Abstract: The primary goal of university education in science and engineering is to have students develop expertise, the ability to think like skilled scientists and engineers.  I will discuss how research on both the development of expertise and the nature of technical expertise can provide guidance for more effective learning and teaching in science.  I will show examples of implementing these ideas in courses, and the data obtained on results.  The talk will also touch on the role AI can and cannot play in a modern education.


About Dr. Carl Wieman

Image
Carl Wieman
Photo credit: "Carl Wieman in 2024" by Christopher Michel, CC BY-SA 4.0 via Wikimedia Commons

"Carl Wieman holds a joint appointment as Professor of Physics and of the Graduate School of Education. He has done extensive experimental research in atomic and optical physics. His current intellectual focus is now on undergraduate physics and science education. He has pioneered the use of experimental techniques to evaluate the effectiveness of various teaching strategies for physics and other sciences, and served as Associate Director for Science in the White House Office of Science and Technology Policy."

-from Carl Wieman - Stanford Physics Department

About the Nobel Prize Work

"One of the fundamental numbers in the world of quantum mechanics is the spin quantum number. Particles and atoms that have whole-number spin are described by other rules and equations than those that have half-number spin. Satyendra Nath Bose and Albert Einstein predicted in 1924 that at very low temperatures atoms with whole-number spin would be able to concentrate themselves in the lowest energy state and form a Bose-Einstein condensate. In 1995 Carl Wieman and Eric Cornell succeeded in proving the phenomenon in a rarefied gas of rubidium atoms at an extremely low temperature."

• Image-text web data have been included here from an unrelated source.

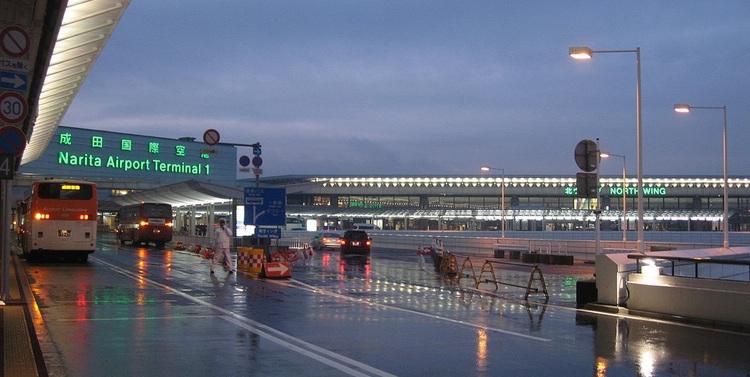 Terminal 1 och 2 ute på Narita får sällskap av terminal 3 den 8:e april.
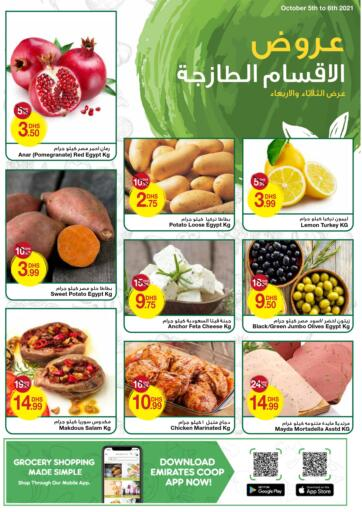 UAE - Dubai Emirates Co-Operative Society offers in D4D Online. Fresh Market Offers. . Till 06th October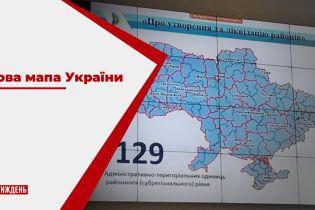 Перекроєна країна: що зміниться внаслідок нового районування України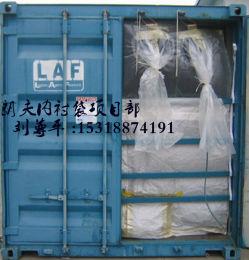 塑料粒子运输专用集装箱内衬袋海包袋供应商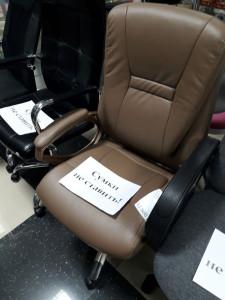b Топ 8 магазинов  b  Саранска  где можно купить   компьютерное кресло    kr_Pioner 3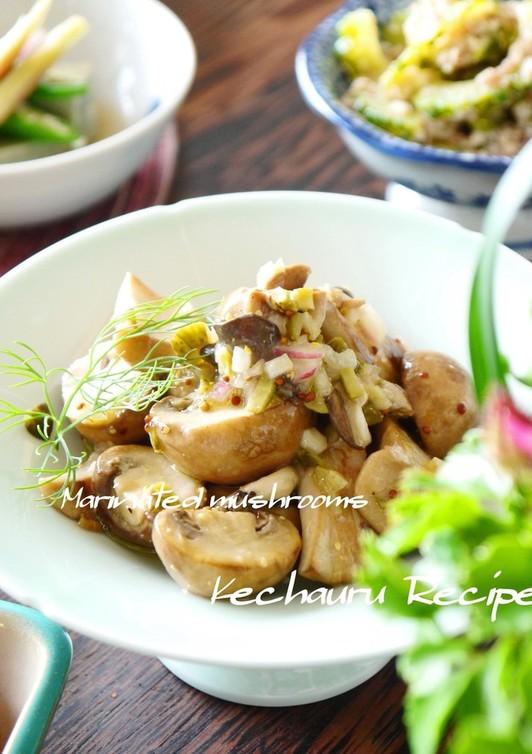 こんがり焼いた茸のマリネ ピクルス風味
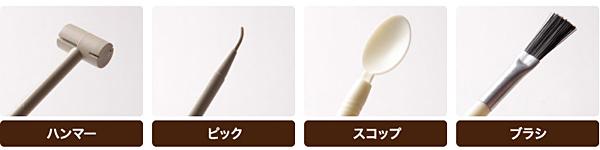 4つの発掘道具の画像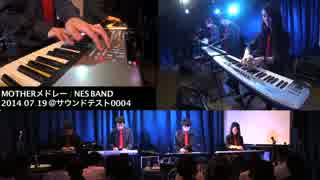 MOTHERをファミコン実機で合奏してみた in 札幌【NES BAND 12th】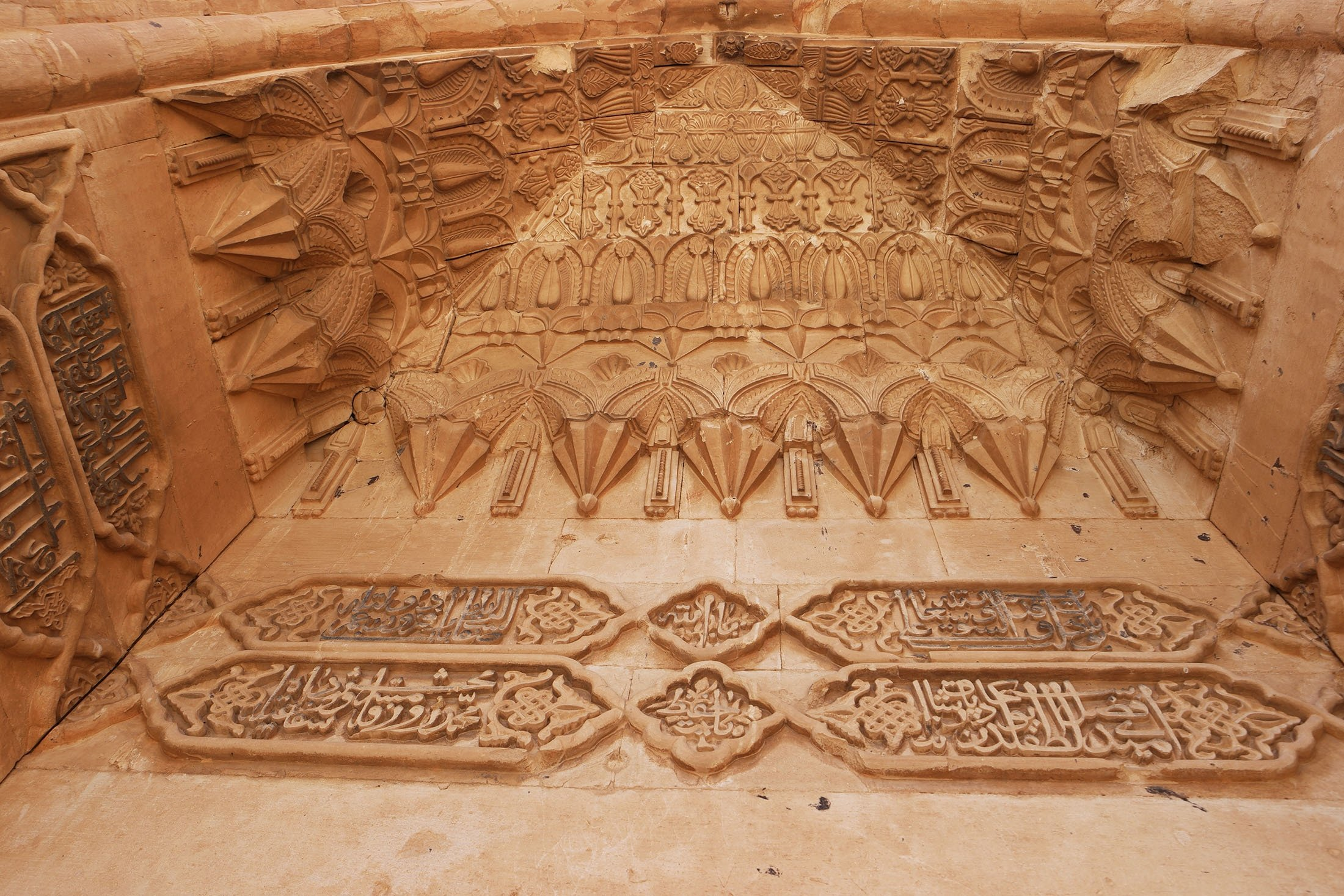 The walls of the Ishak Pasha Palace are decorated with Arabic inscriptions in the Doğubayazıt district of Ağrı, Turkey. (Shutterstock Photo)
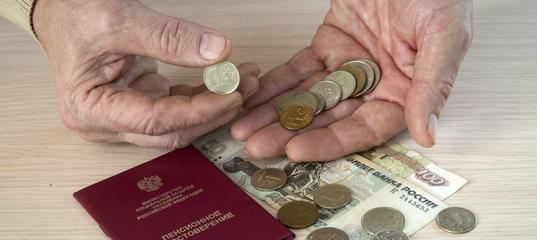 Названы категории россиян, которым начнут массово отказывать в пенсии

-from Carl E. Wieman – Facts. NobelPrize.org


Past Laureate Lecturers

A laureate has been invited to speak to the Cal State Long Beach campus nearly every year since 1976. A list of these guest speakers can be found on CNSM Laureate Lecturer Series archive.

The series was originally named the Nobel Laureate Lecturer Series, but in 2023 the scope was expanded to include other prestigious awards; this has enabled the CNSM Student Council to invite professionals from a more diverse range of fields.